Sequentially, for each of the 3 CA-MRSA criteria (Table 1), using the x2 test (Stata 11; StataCorp) we assessed differences between concordant MRSA and University of Chicago Medical Center MRSA in capturing CA- and HA-MRSA, defined by 3 criteria, from 2004 to 2005. Similar analyses were performed for 2006 and 2007, but concordant MRSA and University of Chicago Medical Center MRSA were compared for CA-MRSA cases only by the 48-hour criterion for these 2 years. These analyses excluded isolates obtained less than 3 days prior to patient discharge because these cases would not likely be included in hospital chart coding. This approach may exclude many brief hospital stays and stays in which patients were clinically doing well at the time of their culture. However, with this analysis we aimed to eliminate a class of hospital discharges that would systematically lead to under-coding of V09.0 when a true MRSA infection was present.

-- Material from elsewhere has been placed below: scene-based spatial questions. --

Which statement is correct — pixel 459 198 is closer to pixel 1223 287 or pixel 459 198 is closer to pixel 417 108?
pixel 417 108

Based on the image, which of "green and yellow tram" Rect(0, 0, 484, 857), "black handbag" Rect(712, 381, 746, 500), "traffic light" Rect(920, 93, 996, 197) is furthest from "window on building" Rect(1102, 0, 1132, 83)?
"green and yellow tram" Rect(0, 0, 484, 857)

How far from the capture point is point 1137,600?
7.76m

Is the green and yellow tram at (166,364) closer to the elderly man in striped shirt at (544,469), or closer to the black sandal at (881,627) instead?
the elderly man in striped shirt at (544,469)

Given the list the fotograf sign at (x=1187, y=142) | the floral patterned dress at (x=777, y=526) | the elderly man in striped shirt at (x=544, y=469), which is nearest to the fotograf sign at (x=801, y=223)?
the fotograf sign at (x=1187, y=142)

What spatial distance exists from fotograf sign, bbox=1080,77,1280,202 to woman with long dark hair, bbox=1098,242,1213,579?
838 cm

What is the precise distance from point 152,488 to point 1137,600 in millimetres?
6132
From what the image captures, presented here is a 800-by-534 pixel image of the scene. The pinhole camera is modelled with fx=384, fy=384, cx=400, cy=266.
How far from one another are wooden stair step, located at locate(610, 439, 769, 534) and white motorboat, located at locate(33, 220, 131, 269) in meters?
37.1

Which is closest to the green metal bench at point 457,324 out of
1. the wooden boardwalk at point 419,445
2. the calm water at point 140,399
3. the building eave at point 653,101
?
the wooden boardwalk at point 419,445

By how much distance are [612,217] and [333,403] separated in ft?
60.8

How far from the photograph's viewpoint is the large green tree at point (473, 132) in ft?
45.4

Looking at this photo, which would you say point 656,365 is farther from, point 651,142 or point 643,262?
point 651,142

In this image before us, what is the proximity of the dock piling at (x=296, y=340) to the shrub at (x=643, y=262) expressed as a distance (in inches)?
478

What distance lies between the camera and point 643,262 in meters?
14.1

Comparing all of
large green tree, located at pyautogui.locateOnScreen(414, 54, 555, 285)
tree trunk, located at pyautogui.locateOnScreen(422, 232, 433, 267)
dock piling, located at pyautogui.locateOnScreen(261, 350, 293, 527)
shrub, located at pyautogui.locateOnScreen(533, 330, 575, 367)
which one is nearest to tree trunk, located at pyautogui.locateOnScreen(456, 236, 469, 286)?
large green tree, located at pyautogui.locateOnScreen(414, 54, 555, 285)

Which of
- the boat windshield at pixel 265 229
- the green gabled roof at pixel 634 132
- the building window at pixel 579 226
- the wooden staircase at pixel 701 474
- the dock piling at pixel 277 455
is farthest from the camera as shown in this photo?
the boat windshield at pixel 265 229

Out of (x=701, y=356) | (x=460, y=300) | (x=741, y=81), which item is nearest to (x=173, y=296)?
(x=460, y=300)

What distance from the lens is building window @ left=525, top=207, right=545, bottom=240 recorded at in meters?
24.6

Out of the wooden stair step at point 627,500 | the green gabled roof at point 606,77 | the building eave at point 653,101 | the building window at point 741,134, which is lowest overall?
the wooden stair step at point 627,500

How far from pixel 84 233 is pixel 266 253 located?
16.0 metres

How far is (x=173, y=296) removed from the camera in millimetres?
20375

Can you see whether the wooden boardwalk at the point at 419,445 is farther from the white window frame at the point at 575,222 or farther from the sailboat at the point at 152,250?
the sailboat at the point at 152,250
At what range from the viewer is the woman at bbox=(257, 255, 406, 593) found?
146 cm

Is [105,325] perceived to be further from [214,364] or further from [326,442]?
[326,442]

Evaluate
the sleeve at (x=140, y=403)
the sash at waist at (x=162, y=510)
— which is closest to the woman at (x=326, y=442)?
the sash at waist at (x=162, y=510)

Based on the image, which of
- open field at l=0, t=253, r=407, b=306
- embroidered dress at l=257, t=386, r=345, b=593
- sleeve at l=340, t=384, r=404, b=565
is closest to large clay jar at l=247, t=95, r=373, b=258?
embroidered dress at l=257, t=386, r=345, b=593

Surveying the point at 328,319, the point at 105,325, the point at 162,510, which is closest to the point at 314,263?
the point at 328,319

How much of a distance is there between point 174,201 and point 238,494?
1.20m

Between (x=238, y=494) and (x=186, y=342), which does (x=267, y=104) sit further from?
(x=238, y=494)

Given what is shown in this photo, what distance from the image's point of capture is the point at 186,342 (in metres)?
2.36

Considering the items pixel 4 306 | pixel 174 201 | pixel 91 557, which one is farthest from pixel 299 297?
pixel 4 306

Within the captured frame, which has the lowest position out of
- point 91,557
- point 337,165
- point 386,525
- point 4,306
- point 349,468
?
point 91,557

RESULTSSensitivity of UHC Data

The classification of data from the University of Chicago Medical Center surveillance project and the UHC clinical database are shown in Figure 1. In 2004–2005, there were 312 unique inpatients with MRSA infections; 44.6% (139/312) of these patients were classified as having concordant MRSA, and 55.4% (173/312) were classified as having University of Chicago Medical Center MRSA. There were 113 patients with UHC MRSA, and 36% (42/113) of them were found on electronic medical record review to have had a clinical MRSA infection in the study year; 64% (71/113) of them did not have an MRSA infection. There were 354 MRSA HDs in the complete University of Chicago Medical Center MRSA set (Figure 1A). The sensitivity of the UHC database for 2004–2005 for the complete University of Chicago Medical Center MRSA set was 51.1%, and this increased to 61.2% in 2006 (data in Figure 1B) and to 64.9% in 2007 (data in Figure 1C).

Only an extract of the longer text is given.